* TASK DIRECTIONS
Return all the data below as it stands, minus the pictures.

* DATASET EXTRACT
--*--
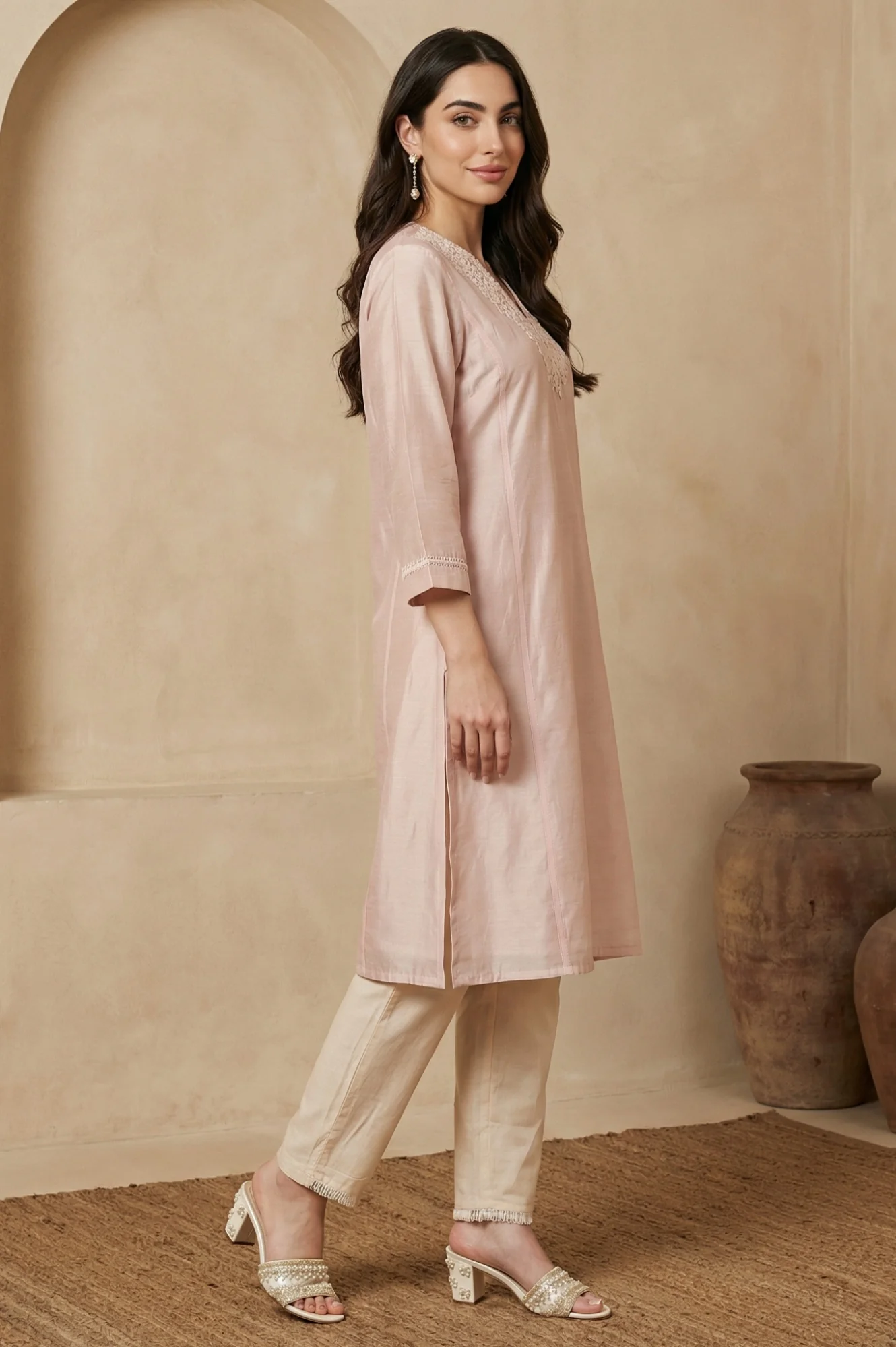 Peach Yarn Dyed Chikankari Embroidered Straight Kurta - Image 6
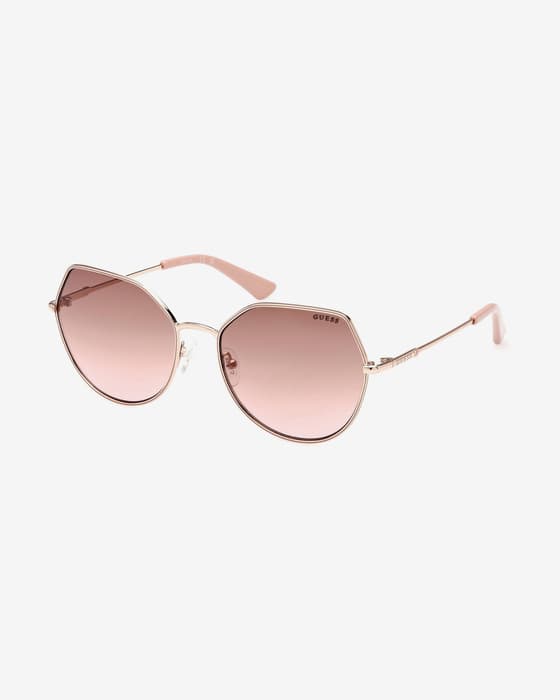 Gafas Guess Geometric Metal amarillo dorado con lentes espejadas rosa mujer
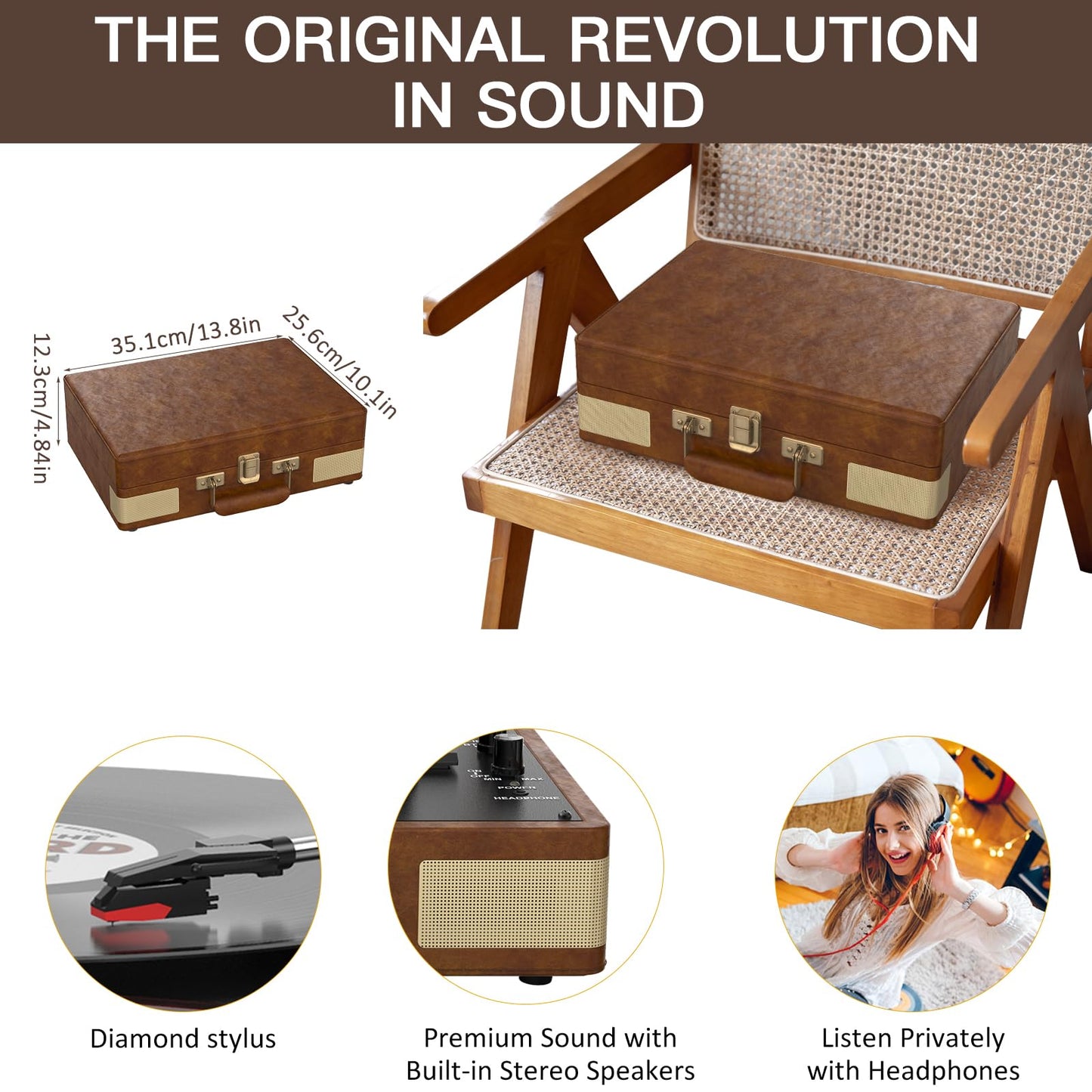 - Tyranny Record Player | 3 Speed | Bluetooth | Portable Suitcase | Vinyl Player -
--*--
* WRITTEN RESPONSE
 Peach Yarn Dyed Chikankari Embroidered Straight Kurta - Image 6
 Gafas Guess Geometric Metal amarillo dorado con lentes espejadas rosa mujer
 - Tyranny Record Player | 3 Speed | Bluetooth | Portable Suitcase | Vinyl Player -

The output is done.